▸ **Excerpted passage**:
[START]

London’s Best Beer, Pubs and Bars updates
Central London: and Leicester Square

Coach and Horses, London

Traditional pub (Fuller’s lease)
29 Greek Street W1F 7HG
T (020) 7437 5920 W www.coachandhorsessoho.co.uk
Open 1100 (1200 Sun) – 2300 (2230 Sun).
Cask beers
4 (3 Fuller’s, 1 guest) Cask Marque, Other beers 2 keg, 2 bottles, Also A few wines
Food Enhanced pub grub. Wifi.
Wed/Sat piano singalongs

The Coach and Horses’ claim to be the End’s most famous pub may be contestable, but it’s certainly one of London’s most legendary boozers, deeply embedded in Soho’s literary and disreputable heritage. It’s celebrated for its associations with satirical magazine Private Eye and for attracting the arty and painterly crowd that migrated south from Fitzrovia in the 1950s. For 62 years until 2006 it was run by Norman Balon, who revelled in the title of ‘London’s rudest landlord’, a skill deployed in wrangling a customer base of hard drinking characters including Francis Bacon, Peter O’Toole, Tom Baker, George Melly and Lucien Freud. Their patron saint was the self-destructive Spectator columnist and veteran regular Jeffrey Bernard (1932-97), famously portrayed by O’Toole in the late 1980s in Keith Waterhouse’s play Jeffrey is Unwell, after the euphemism the magazine used when the old soak was too drunk or hung over to file his copy.  Memorabilia of the play, of himself and of many more aspects of the pub’s past are displayed on the walls, including clippings of Private Eye strip ‘The Regulars’ which was inspired by the pub, its landlord and customers.

[END]

▸ **Written instruction 1**: Transcribe the Coach and Horses listing from "Coach and Horses, London" up to and including "2300 (2230 Sun).".
▸ **Written instruction 2**: In the Coach and Horses listing, who ran the pub for 62 years until 2006?
▸ **Written instruction 3**: Resume the Coach and Horses listing, writing on from its last sentence.

Extracted data entries:
[START]

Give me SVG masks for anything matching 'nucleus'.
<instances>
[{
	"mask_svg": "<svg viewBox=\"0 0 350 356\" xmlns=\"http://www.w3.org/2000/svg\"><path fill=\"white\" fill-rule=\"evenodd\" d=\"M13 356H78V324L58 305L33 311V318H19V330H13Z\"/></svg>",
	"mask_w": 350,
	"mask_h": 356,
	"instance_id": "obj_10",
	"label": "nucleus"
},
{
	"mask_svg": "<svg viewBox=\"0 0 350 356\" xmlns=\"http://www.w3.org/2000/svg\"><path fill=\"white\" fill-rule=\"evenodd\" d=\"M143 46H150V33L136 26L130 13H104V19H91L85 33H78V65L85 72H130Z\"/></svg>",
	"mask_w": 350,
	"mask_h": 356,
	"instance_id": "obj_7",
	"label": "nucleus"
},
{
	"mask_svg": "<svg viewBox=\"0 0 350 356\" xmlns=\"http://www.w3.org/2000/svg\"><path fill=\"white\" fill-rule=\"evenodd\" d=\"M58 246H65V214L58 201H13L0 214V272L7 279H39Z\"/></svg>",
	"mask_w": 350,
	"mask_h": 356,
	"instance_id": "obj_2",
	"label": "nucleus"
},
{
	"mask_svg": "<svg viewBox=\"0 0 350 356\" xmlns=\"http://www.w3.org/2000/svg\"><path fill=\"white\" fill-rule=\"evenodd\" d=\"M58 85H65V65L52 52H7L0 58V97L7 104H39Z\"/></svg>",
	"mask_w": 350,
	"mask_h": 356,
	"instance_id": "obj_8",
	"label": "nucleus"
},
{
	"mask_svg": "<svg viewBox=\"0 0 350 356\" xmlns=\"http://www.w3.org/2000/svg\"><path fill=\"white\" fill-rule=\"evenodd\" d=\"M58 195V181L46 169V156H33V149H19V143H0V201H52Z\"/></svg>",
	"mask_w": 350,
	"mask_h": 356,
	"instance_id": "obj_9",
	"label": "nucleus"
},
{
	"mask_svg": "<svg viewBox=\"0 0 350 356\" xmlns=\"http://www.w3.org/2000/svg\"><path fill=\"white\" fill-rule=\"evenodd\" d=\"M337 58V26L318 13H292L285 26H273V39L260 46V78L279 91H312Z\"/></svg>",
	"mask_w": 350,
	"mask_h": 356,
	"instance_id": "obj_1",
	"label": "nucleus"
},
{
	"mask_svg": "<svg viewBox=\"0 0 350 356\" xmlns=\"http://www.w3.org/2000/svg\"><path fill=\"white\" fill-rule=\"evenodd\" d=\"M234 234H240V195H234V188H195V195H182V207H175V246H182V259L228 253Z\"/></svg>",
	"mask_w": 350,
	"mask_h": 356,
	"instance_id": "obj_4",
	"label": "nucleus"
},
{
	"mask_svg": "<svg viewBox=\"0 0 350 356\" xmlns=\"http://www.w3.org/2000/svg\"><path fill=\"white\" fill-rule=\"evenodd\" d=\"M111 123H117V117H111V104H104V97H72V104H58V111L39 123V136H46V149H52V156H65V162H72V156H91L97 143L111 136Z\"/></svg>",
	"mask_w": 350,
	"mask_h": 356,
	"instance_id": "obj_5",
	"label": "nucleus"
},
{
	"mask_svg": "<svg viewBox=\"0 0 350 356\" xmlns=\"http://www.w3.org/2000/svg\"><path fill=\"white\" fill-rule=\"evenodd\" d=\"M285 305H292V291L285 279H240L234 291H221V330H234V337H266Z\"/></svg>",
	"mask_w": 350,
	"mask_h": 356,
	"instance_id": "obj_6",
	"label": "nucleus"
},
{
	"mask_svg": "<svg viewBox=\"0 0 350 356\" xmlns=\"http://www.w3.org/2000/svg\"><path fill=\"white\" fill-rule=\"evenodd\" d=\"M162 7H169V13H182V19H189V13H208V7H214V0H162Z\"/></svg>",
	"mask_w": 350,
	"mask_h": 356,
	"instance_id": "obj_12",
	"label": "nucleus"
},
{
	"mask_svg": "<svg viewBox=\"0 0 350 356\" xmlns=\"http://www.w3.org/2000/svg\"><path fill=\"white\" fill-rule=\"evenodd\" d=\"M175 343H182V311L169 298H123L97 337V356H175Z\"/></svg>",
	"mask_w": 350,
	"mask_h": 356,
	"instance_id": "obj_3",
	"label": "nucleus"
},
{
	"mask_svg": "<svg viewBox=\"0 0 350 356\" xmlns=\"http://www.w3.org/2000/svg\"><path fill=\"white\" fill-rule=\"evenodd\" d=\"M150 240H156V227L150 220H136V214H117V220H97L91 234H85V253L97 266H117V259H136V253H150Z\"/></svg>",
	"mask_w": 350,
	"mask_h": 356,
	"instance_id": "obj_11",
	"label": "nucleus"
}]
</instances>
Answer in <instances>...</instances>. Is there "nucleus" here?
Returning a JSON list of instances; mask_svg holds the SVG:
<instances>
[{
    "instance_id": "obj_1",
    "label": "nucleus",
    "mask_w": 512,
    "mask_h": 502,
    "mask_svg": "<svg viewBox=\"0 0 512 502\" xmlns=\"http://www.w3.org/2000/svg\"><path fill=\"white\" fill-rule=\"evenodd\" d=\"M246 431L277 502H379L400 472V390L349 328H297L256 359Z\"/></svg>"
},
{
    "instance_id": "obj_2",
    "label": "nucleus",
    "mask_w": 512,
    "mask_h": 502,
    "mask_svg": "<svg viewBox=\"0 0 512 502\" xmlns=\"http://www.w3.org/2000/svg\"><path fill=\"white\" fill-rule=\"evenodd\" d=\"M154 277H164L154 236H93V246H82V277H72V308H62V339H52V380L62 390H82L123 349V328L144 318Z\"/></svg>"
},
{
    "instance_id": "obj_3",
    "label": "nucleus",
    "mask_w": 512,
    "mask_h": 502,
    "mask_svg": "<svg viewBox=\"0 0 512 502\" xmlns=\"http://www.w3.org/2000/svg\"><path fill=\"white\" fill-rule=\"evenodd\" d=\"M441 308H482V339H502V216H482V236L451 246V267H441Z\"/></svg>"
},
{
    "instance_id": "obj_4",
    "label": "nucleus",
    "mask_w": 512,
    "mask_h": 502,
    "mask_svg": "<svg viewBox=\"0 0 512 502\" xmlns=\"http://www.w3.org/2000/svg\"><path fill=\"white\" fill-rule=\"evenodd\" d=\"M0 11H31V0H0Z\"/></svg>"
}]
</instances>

[END]

▸ **Final result 1**:
Coach and Horses, London

Traditional pub (Fuller’s lease)
29 Greek Street W1F 7HG
T (020) 7437 5920 W www.coachandhorsessoho.co.uk
Open 1100 (1200 Sun) – 2300 (2230 Sun).

▸ **Final result 2**: Norman Balon

▸ **Final result 3**:
Since Norman’s departure thankfully no-one has sought to shoulder his reputation and the Coach has become a less intimidating place: there are now piano singalongs and decent food from a short menu that includes some interesting veggie options, the sort of frippery that might once have provoked the landlord’s ire. But little has changed in appearance: the well-worn floor, dark red walls and wood panelling, still seemingly coated in tar all these years after the smoking ban, don’t appear to have been refitted since the early 1960s. Vestiges of branding from its days as an Ind Coope pub remain, like a lightbox above the bar advertising Double Diamond and the Taylor Walker lantern outside, dating from the first revival of the name of the long defunct East End brewery in the 1980s (it’s recently been revived again as one of pubco Spirit’s pub brands). The main drinking area is a medium sized single bar retaining elements of its old partitioning. There’s an upstairs room, too, where Eye fortnightly editorial meetings are still held, accessible only from behind the bar and now marketed during the day as ‘Soho’s Secret Tea Room’.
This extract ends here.